EXCERPTED TEXT:
SaLT1 and SaLT2 used EDACS to independently rate the eating and drinking abilities of 50 children at TP1: absolute agreement between SaLT1 and SaLT2 was 62% (ICC $=$ 0.8; 95% CI 0.67–0.89) indicating acceptable agreement and reliability. See Table 4. SaLT1 and SaLT3 used EDACS to independently rate the eating and drinking abilities of 24 children over 4 different TPs: absolute agreement between SaLT1 and SaLT3 was 85% (ICC $=$ 0.95; 95% CI 0.92–0.98) indicating excellent agreement and reliability [33]. The use of EDACS by SaLT1 and SaLT3 is summarised in Table 5.

Table 4
Reliability measures associated with use of EDACS at time point 1 (TP1) by SaLT1 vs SaLT2, for 51% of randomly selected cases $n=$ 50

	EDACS levels SaLT2						Total
		I	II	III	IV	V
EDACS	I	1	4	1	0	0	6
levels	II	2	3	0	0	1*	6
SaLT1	III	0	0	7	3	0	10
	IV	0	0	1	13	5	19
	V	0	0	0	2	7	9
Total		3	7	9	18	13	50

*Disagreement of 3 levels between raters linked to difference of interpretation of case notes for child with a gastrostomy because of restricted food intake linked to behavioural issues: SaLT2 understood presence of gastrostomy to indicate unsafe swallow.

DATA LISTING:
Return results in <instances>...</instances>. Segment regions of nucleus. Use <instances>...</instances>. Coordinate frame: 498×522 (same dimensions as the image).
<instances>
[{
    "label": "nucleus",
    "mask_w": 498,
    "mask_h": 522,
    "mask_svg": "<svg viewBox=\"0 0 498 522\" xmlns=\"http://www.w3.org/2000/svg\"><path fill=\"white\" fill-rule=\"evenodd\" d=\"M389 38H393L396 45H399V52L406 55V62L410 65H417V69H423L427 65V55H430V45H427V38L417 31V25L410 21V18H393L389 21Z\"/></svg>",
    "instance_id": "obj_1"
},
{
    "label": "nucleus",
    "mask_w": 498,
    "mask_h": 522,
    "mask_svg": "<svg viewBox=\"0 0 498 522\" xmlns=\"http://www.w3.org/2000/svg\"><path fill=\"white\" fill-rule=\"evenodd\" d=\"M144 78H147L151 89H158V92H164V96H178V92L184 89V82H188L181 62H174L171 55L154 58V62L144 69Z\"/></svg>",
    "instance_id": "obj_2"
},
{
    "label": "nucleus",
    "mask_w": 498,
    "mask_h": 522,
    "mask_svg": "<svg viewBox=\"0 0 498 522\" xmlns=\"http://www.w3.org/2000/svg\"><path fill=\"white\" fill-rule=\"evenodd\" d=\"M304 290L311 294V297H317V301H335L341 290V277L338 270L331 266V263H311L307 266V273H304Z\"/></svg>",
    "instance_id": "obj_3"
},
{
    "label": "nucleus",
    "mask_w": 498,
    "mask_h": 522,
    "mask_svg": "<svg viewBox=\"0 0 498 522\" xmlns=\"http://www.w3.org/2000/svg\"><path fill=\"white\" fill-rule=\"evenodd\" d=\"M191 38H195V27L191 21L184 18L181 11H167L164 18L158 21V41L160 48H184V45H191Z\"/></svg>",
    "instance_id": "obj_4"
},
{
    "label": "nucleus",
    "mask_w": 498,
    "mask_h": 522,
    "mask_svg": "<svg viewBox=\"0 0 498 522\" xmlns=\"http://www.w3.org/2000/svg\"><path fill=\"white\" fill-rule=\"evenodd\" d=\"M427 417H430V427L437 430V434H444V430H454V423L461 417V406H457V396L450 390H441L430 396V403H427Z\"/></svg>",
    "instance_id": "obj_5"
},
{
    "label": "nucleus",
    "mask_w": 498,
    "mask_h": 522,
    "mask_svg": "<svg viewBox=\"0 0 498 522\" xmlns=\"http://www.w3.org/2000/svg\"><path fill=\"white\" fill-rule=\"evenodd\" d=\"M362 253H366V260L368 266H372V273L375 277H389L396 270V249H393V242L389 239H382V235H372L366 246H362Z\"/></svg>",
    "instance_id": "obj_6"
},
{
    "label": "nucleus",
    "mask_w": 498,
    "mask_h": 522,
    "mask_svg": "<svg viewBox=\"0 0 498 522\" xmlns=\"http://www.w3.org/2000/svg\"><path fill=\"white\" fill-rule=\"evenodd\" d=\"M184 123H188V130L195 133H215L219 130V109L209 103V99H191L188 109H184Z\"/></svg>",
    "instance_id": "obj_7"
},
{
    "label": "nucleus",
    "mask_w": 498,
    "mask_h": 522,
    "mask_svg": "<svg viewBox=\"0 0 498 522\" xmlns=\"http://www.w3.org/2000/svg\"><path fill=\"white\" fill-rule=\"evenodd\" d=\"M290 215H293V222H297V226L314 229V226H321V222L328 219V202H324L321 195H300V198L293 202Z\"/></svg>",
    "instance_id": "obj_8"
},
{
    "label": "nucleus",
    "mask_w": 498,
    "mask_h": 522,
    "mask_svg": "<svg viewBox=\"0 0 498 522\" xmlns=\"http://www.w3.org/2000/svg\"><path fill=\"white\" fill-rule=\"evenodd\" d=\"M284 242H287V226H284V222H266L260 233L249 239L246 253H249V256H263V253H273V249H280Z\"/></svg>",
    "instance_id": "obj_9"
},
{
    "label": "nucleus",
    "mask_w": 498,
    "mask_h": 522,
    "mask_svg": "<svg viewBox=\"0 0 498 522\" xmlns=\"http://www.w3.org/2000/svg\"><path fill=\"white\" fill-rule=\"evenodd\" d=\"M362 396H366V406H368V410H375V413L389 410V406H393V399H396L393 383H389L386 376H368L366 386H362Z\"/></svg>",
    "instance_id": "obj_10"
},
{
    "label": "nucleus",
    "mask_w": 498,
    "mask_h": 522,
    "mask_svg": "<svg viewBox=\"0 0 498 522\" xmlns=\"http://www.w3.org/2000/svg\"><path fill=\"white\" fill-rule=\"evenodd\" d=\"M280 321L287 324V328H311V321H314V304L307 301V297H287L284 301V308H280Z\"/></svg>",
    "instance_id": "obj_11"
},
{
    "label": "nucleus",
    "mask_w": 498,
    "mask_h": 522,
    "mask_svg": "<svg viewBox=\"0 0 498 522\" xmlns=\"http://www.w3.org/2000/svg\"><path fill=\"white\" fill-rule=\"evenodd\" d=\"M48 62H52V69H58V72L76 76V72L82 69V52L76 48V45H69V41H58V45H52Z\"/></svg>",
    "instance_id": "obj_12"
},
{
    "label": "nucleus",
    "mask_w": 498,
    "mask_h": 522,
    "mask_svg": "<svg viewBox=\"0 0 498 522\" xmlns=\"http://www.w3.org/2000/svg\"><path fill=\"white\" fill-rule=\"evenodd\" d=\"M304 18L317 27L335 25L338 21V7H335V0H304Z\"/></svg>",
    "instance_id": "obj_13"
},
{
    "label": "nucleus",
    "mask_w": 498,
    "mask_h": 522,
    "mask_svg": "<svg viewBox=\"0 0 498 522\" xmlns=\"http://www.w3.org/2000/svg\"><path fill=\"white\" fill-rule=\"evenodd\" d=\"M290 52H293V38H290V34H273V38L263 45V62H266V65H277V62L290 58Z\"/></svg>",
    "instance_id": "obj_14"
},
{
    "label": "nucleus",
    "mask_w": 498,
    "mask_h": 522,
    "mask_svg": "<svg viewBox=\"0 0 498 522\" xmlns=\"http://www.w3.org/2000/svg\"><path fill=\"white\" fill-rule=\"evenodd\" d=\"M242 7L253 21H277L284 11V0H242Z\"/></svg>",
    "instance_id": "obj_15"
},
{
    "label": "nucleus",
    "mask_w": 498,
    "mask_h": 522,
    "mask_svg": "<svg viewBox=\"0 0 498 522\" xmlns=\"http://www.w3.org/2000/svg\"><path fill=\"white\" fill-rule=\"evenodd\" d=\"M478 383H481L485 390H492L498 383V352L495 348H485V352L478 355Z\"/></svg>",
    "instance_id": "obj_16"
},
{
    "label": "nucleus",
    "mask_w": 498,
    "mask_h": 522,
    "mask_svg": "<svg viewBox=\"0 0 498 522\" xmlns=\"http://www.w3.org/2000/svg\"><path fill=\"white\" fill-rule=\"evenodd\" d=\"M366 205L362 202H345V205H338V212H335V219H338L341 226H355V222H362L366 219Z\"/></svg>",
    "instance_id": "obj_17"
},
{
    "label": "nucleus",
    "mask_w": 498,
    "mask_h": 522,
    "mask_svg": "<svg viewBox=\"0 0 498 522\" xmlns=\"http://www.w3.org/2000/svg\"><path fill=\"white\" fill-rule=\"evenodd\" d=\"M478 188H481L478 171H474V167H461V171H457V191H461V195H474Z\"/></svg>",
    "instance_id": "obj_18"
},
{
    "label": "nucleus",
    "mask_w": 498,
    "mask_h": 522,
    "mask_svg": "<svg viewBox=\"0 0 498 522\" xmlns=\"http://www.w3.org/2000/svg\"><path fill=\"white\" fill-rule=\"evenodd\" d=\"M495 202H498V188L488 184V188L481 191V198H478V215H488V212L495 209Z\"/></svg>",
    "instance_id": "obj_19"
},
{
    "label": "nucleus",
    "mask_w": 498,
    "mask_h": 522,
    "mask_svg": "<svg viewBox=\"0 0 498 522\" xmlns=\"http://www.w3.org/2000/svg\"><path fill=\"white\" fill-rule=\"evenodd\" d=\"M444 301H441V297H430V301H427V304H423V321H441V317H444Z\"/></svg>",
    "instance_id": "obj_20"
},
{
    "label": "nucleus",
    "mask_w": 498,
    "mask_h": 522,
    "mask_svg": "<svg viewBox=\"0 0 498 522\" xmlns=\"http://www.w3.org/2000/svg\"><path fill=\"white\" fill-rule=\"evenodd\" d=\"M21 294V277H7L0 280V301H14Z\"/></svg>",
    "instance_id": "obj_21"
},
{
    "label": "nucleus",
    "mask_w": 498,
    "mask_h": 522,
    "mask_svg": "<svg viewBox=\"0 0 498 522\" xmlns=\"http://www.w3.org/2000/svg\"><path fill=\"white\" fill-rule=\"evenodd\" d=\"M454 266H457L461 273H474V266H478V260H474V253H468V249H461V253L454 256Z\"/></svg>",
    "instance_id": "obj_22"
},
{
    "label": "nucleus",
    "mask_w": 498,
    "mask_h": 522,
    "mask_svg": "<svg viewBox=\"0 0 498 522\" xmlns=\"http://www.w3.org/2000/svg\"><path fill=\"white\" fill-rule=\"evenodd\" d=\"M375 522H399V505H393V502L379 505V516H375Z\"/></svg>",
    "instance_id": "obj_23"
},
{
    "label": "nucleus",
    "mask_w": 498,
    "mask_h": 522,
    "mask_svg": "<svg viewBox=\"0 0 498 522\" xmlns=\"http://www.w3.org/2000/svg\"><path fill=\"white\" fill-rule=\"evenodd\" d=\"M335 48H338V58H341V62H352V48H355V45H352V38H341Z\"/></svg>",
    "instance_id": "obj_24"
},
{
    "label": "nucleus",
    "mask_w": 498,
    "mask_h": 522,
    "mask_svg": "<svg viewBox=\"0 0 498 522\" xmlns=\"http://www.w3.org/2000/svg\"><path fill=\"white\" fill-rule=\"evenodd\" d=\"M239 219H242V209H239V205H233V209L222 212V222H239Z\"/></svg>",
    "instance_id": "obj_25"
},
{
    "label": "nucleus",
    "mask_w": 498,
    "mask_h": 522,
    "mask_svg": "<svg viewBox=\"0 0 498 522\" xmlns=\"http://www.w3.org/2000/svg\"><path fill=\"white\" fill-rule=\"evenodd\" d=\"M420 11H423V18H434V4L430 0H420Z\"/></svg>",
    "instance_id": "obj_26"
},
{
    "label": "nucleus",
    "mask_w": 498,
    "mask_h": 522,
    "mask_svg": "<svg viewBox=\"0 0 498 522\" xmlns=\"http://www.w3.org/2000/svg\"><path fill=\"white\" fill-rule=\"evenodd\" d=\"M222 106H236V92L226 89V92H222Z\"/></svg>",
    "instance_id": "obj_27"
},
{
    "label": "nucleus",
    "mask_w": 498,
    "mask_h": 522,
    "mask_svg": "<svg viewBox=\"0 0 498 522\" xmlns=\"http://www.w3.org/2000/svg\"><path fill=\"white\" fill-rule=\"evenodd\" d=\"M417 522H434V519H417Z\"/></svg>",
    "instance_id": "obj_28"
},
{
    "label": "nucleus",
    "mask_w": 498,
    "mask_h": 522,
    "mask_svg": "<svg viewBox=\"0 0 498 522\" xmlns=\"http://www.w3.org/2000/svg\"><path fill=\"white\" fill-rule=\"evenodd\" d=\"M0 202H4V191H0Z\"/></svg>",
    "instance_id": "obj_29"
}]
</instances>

WHAT NEEDS TO BE DONE:
Retype the entire excerpt on EDACS rating agreement between speech and language therapists, with no changes.

PROBLEM SOLUTION:
SaLT1 and SaLT2 used EDACS to independently rate the eating and drinking abilities of 50 children at TP1: absolute agreement between SaLT1 and SaLT2 was 62% (ICC $=$ 0.8; 95% CI 0.67–0.89) indicating acceptable agreement and reliability. See Table 4. SaLT1 and SaLT3 used EDACS to independently rate the eating and drinking abilities of 24 children over 4 different TPs: absolute agreement between SaLT1 and SaLT3 was 85% (ICC $=$ 0.95; 95% CI 0.92–0.98) indicating excellent agreement and reliability [33]. The use of EDACS by SaLT1 and SaLT3 is summarised in Table 5.

Table 4
Reliability measures associated with use of EDACS at time point 1 (TP1) by SaLT1 vs SaLT2, for 51% of randomly selected cases $n=$ 50

	EDACS levels SaLT2						Total
		I	II	III	IV	V
EDACS	I	1	4	1	0	0	6
levels	II	2	3	0	0	1*	6
SaLT1	III	0	0	7	3	0	10
	IV	0	0	1	13	5	19
	V	0	0	0	2	7	9
Total		3	7	9	18	13	50

*Disagreement of 3 levels between raters linked to difference of interpretation of case notes for child with a gastrostomy because of restricted food intake linked to behavioural issues: SaLT2 understood presence of gastrostomy to indicate unsafe swallow.